By Joel Hall
Kimberly Thomas-McPherson, a resident of Rex for 10 years, came to the Atlanta area in the late 1980s to begin a career as a respiratory therapist. Well-traveled and fresh from a tour of active duty with the Marine Corps in Korea and Japan, McPherson was ready to approach her new career with enthusiasm and an open mind.
However, when she started working as a blue code responder in an Atlanta area hospital 1992, she soon realized that everyone who came into the hospital didn't share the same open mind that she had developed while abroad.
McPherson was one out of a handful of black staff workers at the hospital at the time. As a blue code responder, it was her job to resuscitate patients who had gone "code blue," another word for cardiac or respiratory arrest.
One day, a few months into her job, she was the first to receive the page and was ready to jump into action. McPherson rushed to one of the hospital rooms to find an elderly white man in his late 60s suffering from COPD (Chronic Obstructive Pulmonary Disease), a kind of severe emphysema.
"It's a horrible disease," said McPherson. She said that the man was on supplemental oxygen and blue from shortness of breath.

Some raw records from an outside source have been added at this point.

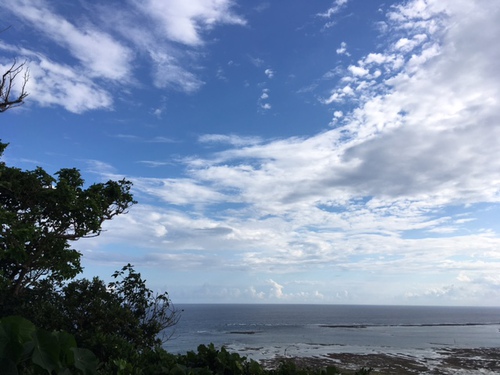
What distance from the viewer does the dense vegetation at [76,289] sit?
6.24 metres

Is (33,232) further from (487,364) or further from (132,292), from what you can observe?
(487,364)

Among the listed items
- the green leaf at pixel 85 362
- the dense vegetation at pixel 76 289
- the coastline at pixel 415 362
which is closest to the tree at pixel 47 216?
the dense vegetation at pixel 76 289

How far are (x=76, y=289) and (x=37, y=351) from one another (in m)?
12.1

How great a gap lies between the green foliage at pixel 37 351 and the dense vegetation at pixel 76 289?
0.20 metres

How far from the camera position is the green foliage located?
3.81m

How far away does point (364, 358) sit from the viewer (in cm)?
5659

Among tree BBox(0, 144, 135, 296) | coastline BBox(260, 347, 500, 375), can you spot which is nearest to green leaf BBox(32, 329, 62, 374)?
tree BBox(0, 144, 135, 296)

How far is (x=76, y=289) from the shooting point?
15.0m

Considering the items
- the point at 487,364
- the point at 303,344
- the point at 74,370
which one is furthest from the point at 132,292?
the point at 303,344

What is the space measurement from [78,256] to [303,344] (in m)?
66.2

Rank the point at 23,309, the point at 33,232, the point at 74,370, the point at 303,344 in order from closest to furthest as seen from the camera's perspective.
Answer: the point at 74,370 → the point at 23,309 → the point at 33,232 → the point at 303,344

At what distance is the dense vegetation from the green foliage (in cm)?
20

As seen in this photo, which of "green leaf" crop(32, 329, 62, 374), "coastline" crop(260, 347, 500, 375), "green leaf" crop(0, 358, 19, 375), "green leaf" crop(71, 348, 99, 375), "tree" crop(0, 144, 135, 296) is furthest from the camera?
"coastline" crop(260, 347, 500, 375)

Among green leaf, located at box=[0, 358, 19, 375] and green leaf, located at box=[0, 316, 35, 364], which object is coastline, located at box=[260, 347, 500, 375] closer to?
green leaf, located at box=[0, 316, 35, 364]
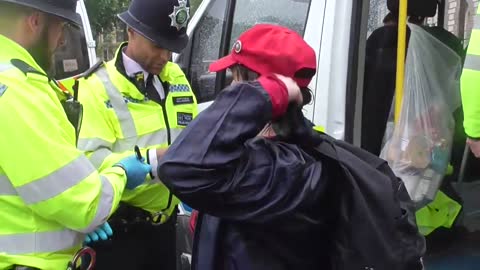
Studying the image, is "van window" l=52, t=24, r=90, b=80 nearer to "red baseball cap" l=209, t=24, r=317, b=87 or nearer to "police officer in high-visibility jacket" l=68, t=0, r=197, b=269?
"police officer in high-visibility jacket" l=68, t=0, r=197, b=269

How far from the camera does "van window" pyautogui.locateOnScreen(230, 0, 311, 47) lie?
9.04ft

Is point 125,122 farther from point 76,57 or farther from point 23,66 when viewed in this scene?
point 76,57

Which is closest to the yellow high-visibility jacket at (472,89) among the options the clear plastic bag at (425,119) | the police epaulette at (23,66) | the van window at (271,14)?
the clear plastic bag at (425,119)

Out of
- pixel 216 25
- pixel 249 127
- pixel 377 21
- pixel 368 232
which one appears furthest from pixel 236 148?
pixel 216 25

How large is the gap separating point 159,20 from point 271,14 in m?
0.83

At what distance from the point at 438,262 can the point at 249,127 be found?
5.46 feet

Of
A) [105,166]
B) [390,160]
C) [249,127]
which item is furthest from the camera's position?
[390,160]

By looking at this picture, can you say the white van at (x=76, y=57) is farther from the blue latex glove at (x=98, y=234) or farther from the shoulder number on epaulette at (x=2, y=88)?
the shoulder number on epaulette at (x=2, y=88)

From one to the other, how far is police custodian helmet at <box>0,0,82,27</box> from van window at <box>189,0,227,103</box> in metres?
1.77

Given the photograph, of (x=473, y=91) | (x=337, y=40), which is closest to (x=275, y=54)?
(x=473, y=91)

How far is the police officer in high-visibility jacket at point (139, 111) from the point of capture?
7.43 ft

The man was in extreme stress and it was McPherson's job get him stable again. When McPherson explained to the man who she was and what she was going to do to alleviate his stress, he said something that she would never forget.

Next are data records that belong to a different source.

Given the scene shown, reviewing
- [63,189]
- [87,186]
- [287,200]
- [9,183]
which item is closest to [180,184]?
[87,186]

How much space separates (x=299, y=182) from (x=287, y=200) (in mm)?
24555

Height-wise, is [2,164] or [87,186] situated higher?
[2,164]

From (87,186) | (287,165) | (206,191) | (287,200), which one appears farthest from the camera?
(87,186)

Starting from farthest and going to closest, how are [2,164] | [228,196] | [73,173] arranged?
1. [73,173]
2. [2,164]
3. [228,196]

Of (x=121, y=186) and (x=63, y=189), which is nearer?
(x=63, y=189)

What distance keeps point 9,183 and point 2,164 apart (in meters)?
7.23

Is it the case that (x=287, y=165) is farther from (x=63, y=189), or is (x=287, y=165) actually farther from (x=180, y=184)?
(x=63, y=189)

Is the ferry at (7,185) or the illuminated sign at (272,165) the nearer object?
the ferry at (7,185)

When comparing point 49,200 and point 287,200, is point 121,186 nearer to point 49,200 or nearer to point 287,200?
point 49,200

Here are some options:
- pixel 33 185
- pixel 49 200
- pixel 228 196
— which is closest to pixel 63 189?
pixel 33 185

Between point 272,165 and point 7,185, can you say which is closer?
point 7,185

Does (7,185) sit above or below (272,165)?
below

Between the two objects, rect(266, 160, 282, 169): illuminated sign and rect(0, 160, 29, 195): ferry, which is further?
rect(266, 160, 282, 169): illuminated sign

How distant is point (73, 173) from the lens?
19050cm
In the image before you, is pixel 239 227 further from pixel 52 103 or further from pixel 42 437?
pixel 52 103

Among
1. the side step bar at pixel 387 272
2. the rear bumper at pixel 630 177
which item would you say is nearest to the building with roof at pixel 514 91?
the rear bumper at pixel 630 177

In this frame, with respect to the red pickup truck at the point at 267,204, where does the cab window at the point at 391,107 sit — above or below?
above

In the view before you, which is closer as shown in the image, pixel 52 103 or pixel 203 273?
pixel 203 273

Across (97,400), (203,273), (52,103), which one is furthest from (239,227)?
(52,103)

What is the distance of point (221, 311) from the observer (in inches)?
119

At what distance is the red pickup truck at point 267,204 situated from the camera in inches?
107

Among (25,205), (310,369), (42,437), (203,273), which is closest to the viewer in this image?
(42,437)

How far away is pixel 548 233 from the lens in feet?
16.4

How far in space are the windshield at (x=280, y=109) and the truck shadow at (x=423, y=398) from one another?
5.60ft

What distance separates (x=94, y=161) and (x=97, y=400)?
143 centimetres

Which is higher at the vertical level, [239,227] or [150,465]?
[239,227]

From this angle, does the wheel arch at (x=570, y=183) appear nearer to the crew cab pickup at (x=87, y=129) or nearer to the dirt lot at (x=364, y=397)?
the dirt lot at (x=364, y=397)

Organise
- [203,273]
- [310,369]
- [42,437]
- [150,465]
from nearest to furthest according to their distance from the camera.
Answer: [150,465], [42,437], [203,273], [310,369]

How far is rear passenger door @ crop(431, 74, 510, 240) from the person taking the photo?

"I'd rather die than let a ... work on me," he said.
"I was shocked," said McPherson. "His nurse was appalled, but the family members [in the room] acted like nothing had happened."
About 20 minutes later, he started to fade and McPherson had to work quickly to save his life. When he regained consciousness a few days later, he told McPherson, "you should have let me die."
While several years have passed since the incidents happened and McPherson now works at a different hospital, she said that the health care industry overall still has the same problems.
"There are no black or white patients," said McPherson. "There are just people who are sick and in need of care. You have to treat them all with the same dignity, care, and professionalism."
McPherson, who grew up in Holyoke, Mass., a racially diverse community, couldn't understand why someone on their death bed could hold on to such hatred and racism. "In my neighborhood, their were Polish families, Italian, Jewish, white, black, Puerto Rican...everybody kind of looked out for each other."
She was even more surprised when she began to see racism in her workplace.
McPherson was working on one patient of Indian descent. Another respiratory therapist came up to her and asked, "is it with the feather or the dot?" - a reference to the patient being from India or native American.
"Everybody in the room thought it was hilarious except for me," said McPherson.
Another incident took place at the hospital in which a picture of Jewish children receiving care from a doctor was defaced by a staff member. White Klan hoods were drawn over their faces and "white party" was written on the childrens' foreheads.
McPherson, a single mother of two, said that her family has discussions about race on a regular basis. All of her brothers are married to women who are not black. Of her sisters-in-law, two are white, one is Thai, and one is Puerto Rican.
"Racism is a learned behavior," said McPherson. "Tolerance and acceptance need to be taught to children at a very young age."